Amanda went to the freezer as she asked, “Will you be ready by the time the supplies start arriving?”

Working the computer, his eyes on the wallscreen display, Fuchs barely nodded. “I’ll be ready,” he muttered.

Amanda saw that he was studying the specifications for handheld lasers.

Frowning slightly, she said, “That looks like the laser that that Buchanan fellow killed Ripley with.”

“It is,” Fuchs said. “And he tried to kill me with it, too.”

“I’ve already ordered six of them, with an option for another half-dozen when they’re sold.”

“I’m thinking of ordering one for myself,” said Fuchs.

“For Starpower?”

He looked up at her. His face was grim. “For myself,” he said. “As a sidearm.”

CHAPTER 23

Starpower swung lazily in the dark star-choked sky above Ceres. Strange, Fuchs noted as he climbed aboard the shuttlecraft, that the sky still seems so black despite all those stars. Other suns, he thought, billions of them blazing out their light for eons. Yet here on the rubble-heap surface of Ceres the world seemed dark, shadowy with menace.

Shaking his head inside the fishbowl helmet, Fuchs clambered up the ladder and ducked through the shuttlecraft’s hatch. No sense taking off the suit until I’m inside Starpower, he told himself. The shuttle flight would take mere minutes to lift him from the asteroid’s surface to his waiting ship.

The shuttle’s hab module was a bubble of glassteel. Two other prospectors were already aboard, waiting to be transferred to their spacecraft. Fuchs said a perfunctory hello to them through his suit radio.

“Hey, Lars,” one of them asked, “what are you gonna do about the habitat?”

“Yeah,” chimed in the other one. “We put up good money to build it. When’s it going to be finished so we can move in?”

Fuchs could see their faces through their helmets. They weren’t being accusative or even impatient. They looked more curious than anything else.

He forced a weak smile for them. “I haven’t had a chance to recruit a new project engineer, someone to replace Ripley.”

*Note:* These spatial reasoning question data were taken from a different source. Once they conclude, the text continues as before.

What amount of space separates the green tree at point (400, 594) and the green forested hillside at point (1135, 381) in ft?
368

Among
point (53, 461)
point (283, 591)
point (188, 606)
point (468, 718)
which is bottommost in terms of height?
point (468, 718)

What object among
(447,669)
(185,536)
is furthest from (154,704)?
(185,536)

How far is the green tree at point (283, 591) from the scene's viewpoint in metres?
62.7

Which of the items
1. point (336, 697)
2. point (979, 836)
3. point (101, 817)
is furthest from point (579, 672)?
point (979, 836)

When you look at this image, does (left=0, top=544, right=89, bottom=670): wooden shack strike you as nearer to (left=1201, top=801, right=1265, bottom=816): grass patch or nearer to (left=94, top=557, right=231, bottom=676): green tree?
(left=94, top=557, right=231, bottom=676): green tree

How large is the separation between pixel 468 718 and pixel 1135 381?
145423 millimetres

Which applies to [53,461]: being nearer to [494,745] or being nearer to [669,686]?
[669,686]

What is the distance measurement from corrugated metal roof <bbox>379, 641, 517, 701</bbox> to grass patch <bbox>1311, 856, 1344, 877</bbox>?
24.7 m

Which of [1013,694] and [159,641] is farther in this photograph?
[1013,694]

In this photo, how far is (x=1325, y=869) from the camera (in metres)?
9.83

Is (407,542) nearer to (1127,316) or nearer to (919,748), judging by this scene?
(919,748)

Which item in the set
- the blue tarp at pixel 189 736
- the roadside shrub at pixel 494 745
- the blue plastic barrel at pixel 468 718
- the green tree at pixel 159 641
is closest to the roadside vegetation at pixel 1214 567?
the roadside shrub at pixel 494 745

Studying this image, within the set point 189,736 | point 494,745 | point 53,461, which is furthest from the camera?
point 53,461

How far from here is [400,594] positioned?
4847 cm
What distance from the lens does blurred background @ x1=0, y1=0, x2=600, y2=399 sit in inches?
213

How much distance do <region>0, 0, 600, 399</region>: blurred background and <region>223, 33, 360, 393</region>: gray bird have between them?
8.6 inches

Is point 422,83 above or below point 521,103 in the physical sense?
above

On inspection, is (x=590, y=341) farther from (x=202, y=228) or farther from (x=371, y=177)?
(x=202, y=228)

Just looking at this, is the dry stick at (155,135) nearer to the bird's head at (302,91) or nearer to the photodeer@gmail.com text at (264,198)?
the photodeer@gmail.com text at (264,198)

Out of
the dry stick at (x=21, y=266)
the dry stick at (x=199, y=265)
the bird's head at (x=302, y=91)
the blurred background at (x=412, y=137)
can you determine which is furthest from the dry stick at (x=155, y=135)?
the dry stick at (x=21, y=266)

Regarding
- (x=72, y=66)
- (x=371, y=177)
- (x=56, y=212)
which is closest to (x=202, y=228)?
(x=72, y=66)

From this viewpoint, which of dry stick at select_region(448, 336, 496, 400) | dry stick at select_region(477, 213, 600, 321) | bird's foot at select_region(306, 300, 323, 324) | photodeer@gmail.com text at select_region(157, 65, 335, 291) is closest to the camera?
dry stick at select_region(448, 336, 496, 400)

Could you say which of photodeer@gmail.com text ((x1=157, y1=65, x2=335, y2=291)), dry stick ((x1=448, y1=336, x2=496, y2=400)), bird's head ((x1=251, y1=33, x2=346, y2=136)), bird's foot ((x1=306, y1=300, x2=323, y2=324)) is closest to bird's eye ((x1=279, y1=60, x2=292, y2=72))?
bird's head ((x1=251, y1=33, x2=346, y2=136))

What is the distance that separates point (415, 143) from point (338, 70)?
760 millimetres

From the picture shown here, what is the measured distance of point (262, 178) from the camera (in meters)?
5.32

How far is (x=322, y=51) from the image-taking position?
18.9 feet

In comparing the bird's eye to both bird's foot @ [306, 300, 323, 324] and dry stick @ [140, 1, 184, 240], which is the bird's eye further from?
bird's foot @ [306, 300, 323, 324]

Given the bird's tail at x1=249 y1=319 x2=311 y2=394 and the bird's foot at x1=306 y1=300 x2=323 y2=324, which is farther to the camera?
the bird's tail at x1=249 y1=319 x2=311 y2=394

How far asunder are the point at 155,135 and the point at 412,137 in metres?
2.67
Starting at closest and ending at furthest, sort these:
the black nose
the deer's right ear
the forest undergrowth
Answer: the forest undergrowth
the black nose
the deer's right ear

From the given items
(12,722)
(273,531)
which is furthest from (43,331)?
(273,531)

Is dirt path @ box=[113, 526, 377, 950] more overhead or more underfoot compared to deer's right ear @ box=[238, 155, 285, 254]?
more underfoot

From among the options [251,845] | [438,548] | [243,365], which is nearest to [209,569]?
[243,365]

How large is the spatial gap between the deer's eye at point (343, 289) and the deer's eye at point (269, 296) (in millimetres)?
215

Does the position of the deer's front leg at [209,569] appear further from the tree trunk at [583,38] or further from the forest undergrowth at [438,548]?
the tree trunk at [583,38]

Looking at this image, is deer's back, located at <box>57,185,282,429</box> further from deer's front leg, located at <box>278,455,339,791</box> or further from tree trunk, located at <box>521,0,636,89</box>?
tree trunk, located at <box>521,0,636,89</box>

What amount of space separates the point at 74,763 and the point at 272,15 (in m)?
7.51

“Oh. Yeah. Too bad about the Ripper.”

“You did a good thing, Lars. That sonofabitch murdered the Ripper in cold blood.”

Fuchs nodded his acknowledgment of their praise. The voice of the IAA controller told them the shuttlecraft would lift off in ten seconds. The computer counted off the time. The three spacesuited men stood in the hab module; there were no seats, nothing except a tee-shaped podium that held the ship’s controls, which weren’t needed for this simple flight, and foot loops in the deck to hold them down in microgravity.